Published on 13/10/2017 12:56:50 PM | Source: Motilal Oswal Securities Ltd
Embarking on a new era of corporate governance - Motilal Oswal
SEBI Committee proposes a host of changes
The 23-member committee formed under the chairmanship of Mr Uday Kotak submitted its 170-page recommendations report on ‘Corporate Governance in India’ to the Securities and Exchange Board of India (SEBI) on 5 October 2017. The committee was formed with the objective of bridging the gap between the global and Indian corporate governance standards. The report broadly tries to address five key areas: (i) improving board effectiveness, (ii) bringing transparency in disclosure of related-party transactions, (iii) elevating accounting and audit practices, (iv) improving disclosure standards and (v) Judicious method in exercising the voting rights. Further, the committee has proposed a transition window, between 2018- 2020, which would give the board’s adequate time to effect phased implementation of the recommendations.
The committee recommendations contained comprehensive detailing on each aspect of governance; however, there were 5 broad themes that were highlighted. Few points, that stood out for us, within these themes have been listed below:
1. Board effectiveness
* Listed companies are required to have at least six directors on the board, with a minimum of 50% representation of independent directors — including one woman director. According to the Companies Act 2013, currently, a minimum of three directors are required on the board of a public limited company.
* The committee has proposed (i) disclosure of the expertise of the directors being appointed, (ii) increasing the number of board meetings from four to five every year and (iii) capping the maximum number of directorships to seven by April 2020.
* Starting April 2020, companies with a public shareholding of 40% or more will need to separate the roles of chairperson and CEO, and appoint a non-executive chairperson in order to prevent excessive concentration of power in one individual.

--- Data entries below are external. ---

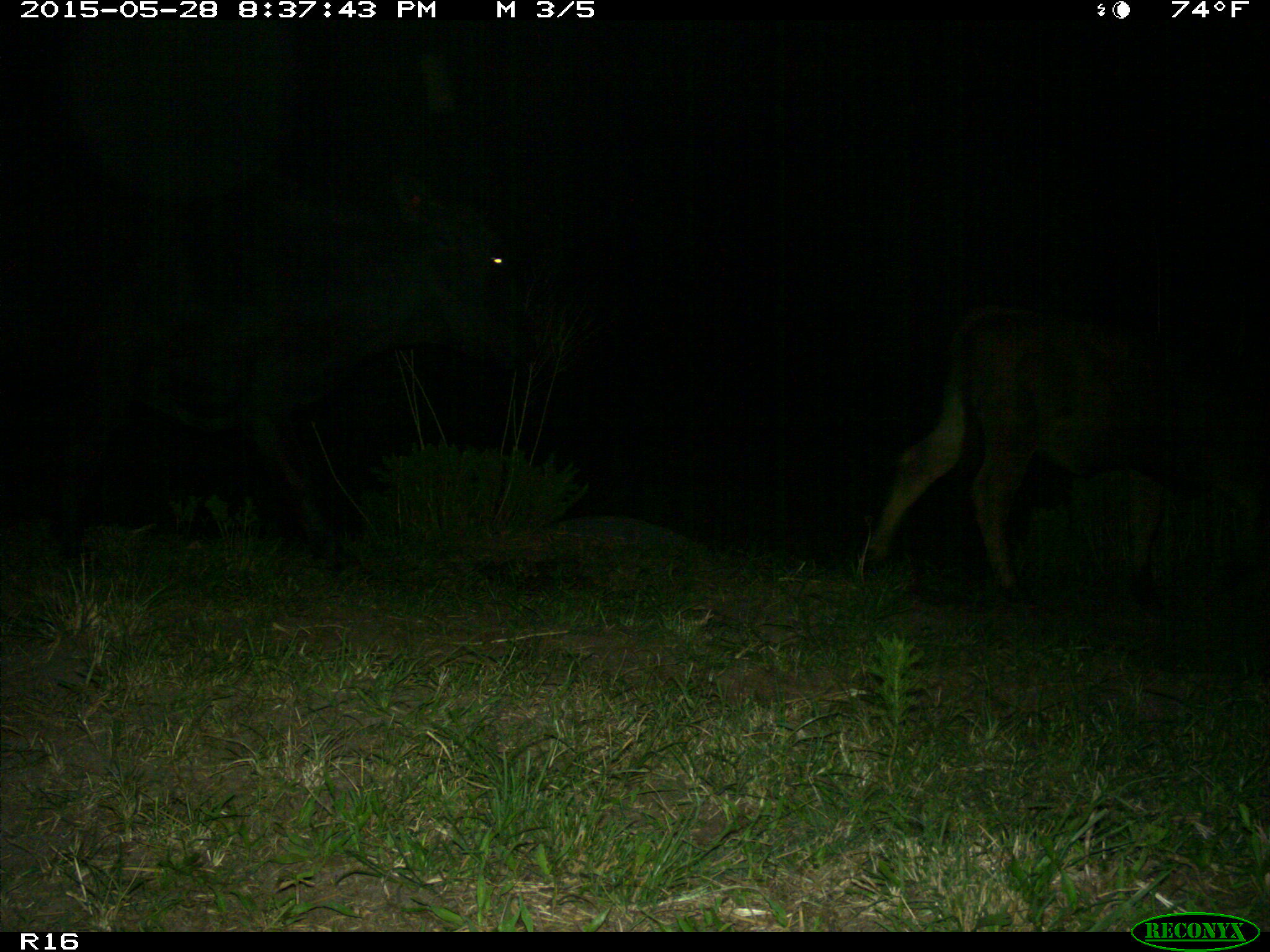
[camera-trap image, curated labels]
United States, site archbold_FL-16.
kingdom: Animalia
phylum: Chordata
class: Mammalia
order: Artiodactyla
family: Bovidae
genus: Bos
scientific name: Bos taurus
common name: domestic cow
Bos taurus (domestic cow).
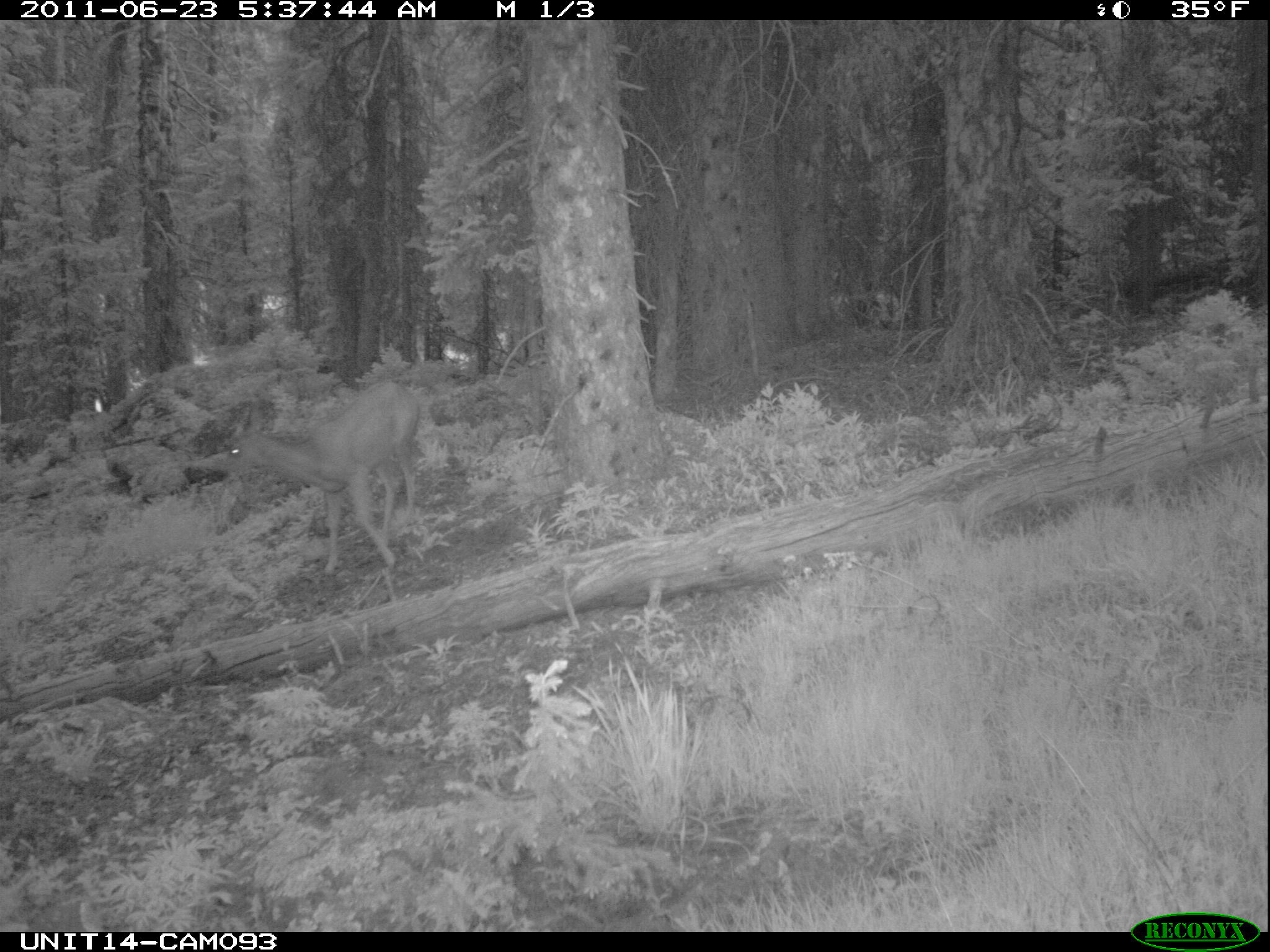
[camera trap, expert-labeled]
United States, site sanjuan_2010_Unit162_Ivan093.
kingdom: Animalia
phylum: Chordata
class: Mammalia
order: Artiodactyla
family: Cervidae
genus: Odocoileus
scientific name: Odocoileus hemionus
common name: mule deer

* Boards must meet more often, and disclose if they refuse to accept any of the recommendations of audit or remuneration committees.
2. Related-party transactions
* Disclosure of related-party transactions (RPT) to be made on half yearly basis. ARs to disclose RPTs with entities holding 10% or more in the company.

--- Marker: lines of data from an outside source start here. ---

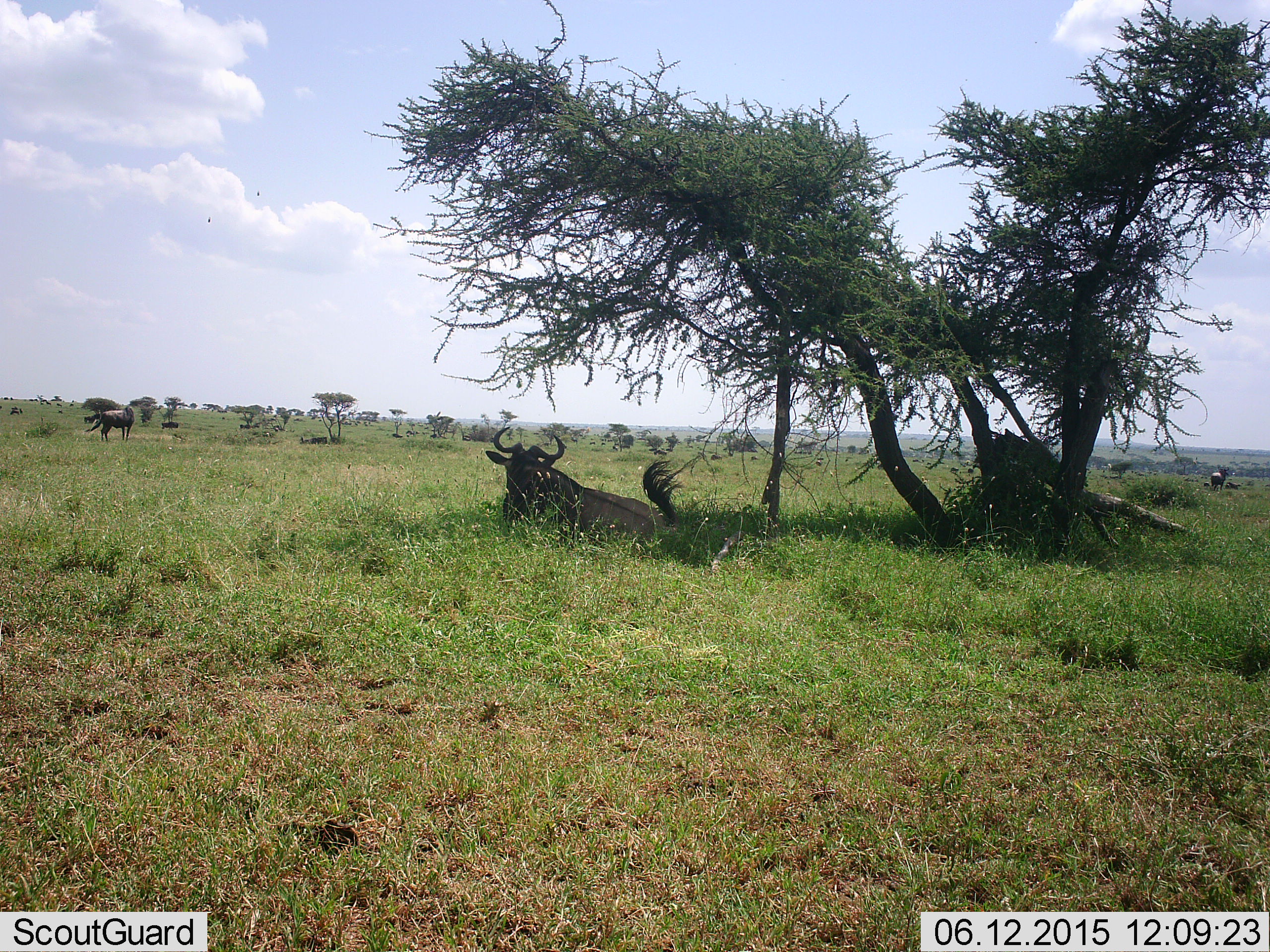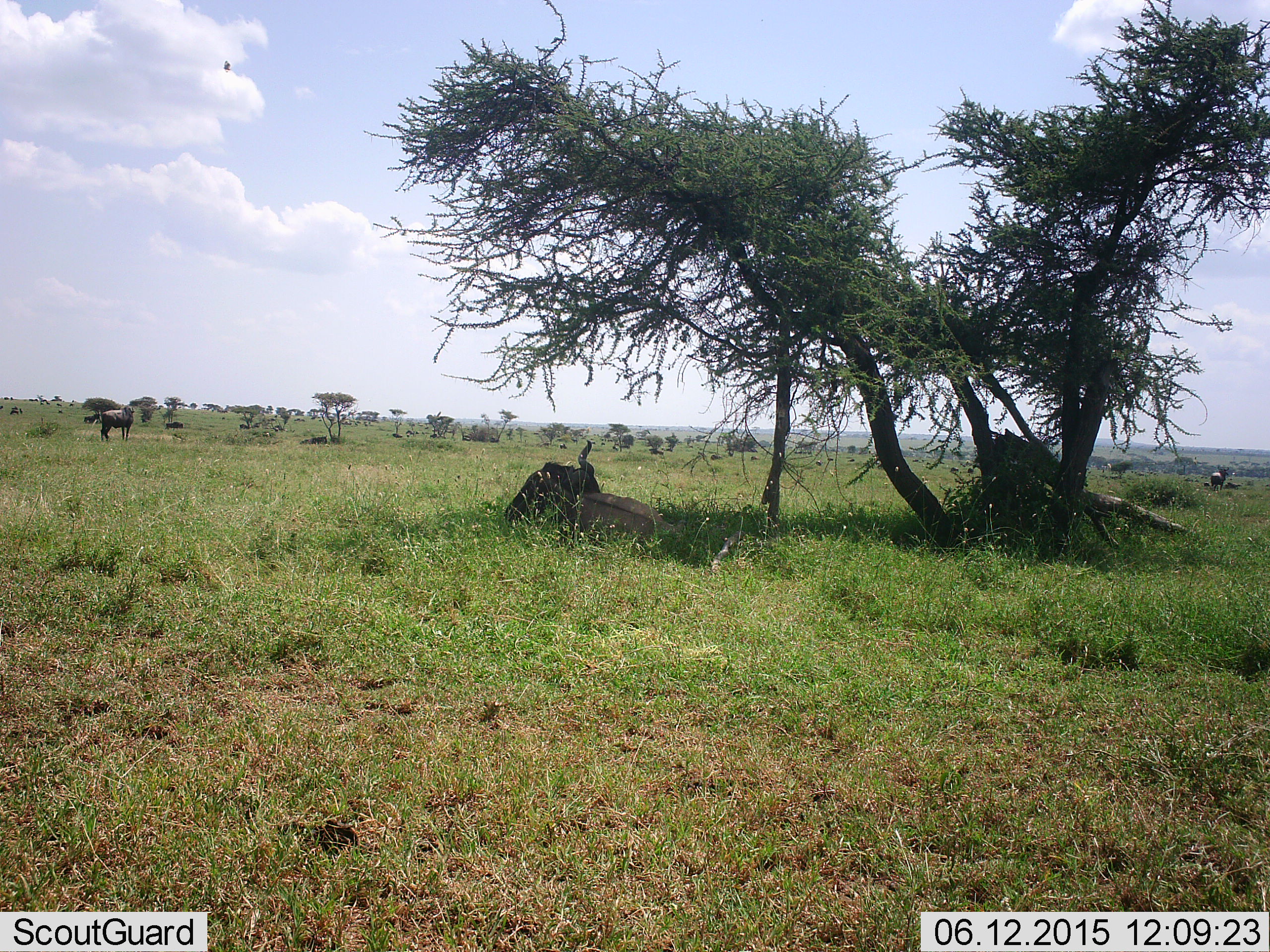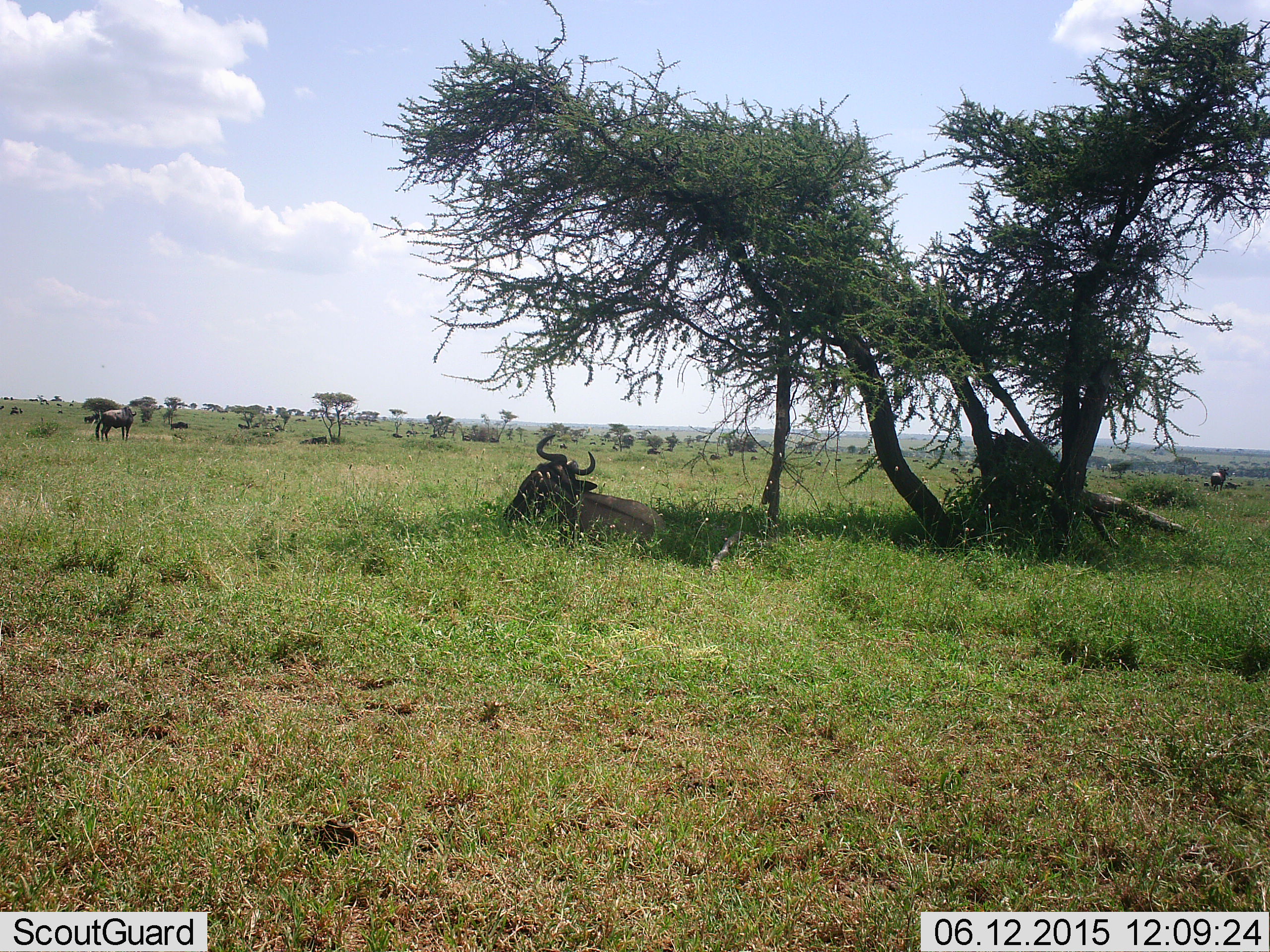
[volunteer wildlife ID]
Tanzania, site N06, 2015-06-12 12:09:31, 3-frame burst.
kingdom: Animalia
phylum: Chordata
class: Mammalia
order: Artiodactyla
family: Bovidae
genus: Connochaetes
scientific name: Connochaetes taurinus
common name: blue wildebeest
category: wildebeest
Wildebeest (blue wildebeest) (Connochaetes taurinus), count 6. Behavior (volunteer vote fractions): standing 80%, resting 90%, moving 30%, interacting 10%. Young present (vote fraction): 0%. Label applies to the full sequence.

* Definition of ‘related party’ will be made stricter to prevent darling deals from going undetected.
3. Accounting and audit practices
* Audit committees to monitor the flow of funds to unlisted subsidiaries, including those established overseas, while listed entities should put in place proper regulatory framework.
* Auditors to have the right to seek independent opinion in case of conflicting views about the company.
* Total fees for all services paid by the group to the auditor and its network firms to be disclosed.
4. Disclosure and transparency
* Enhanced disclosure requirements related to abrupt resignation of independent directors and auditors should be put in place.
* Transparent framework to regulate the information rights of certain promoters and significant shareholders to prevent any abuse and unlawful exchange of unpublished price sensitive information (UPSI). The committee proposed a formal signing of the ‘Access to Information Agreement,’ which will cover terms of information sharing.
* Listed entities to disclose details of such holders of global depository receipts who hold more than 1% shareholding of an entity to the stock exchange as part of the disclosure on shareholding pattern on a quarterly basis.
* Disclosures made by the listed entity on its website and submitted to the stock exchanges should be in a searchable format that allows users to find relevant information easily. Specifically, all disclosures made to the stock exchanges by listed entities should be in XBRL format.
* Listed entity may be required to disclose all credit ratings obtained by the entity for all its outstanding instruments annually to stock exchanges and also on its website which shall be updated on a regular basis as and when there is any change. In addition, the SEBI may consider requiring the credit rating agencies and the stock exchanges to set up a mechanism by which the ratings may be sent directly from the credit rating agencies to the stock exchanges.
5. Judicious method in exercising voting rights
* Live one-way webcasts of all shareholder meetings to be mandatory for top 100 companies (based on market capitalization).
* No voting rights attached to treasury stock shall be exercisable after three years.
*The committee recommends that a common stewardship code be created for the financial sector on the lines of global best practices.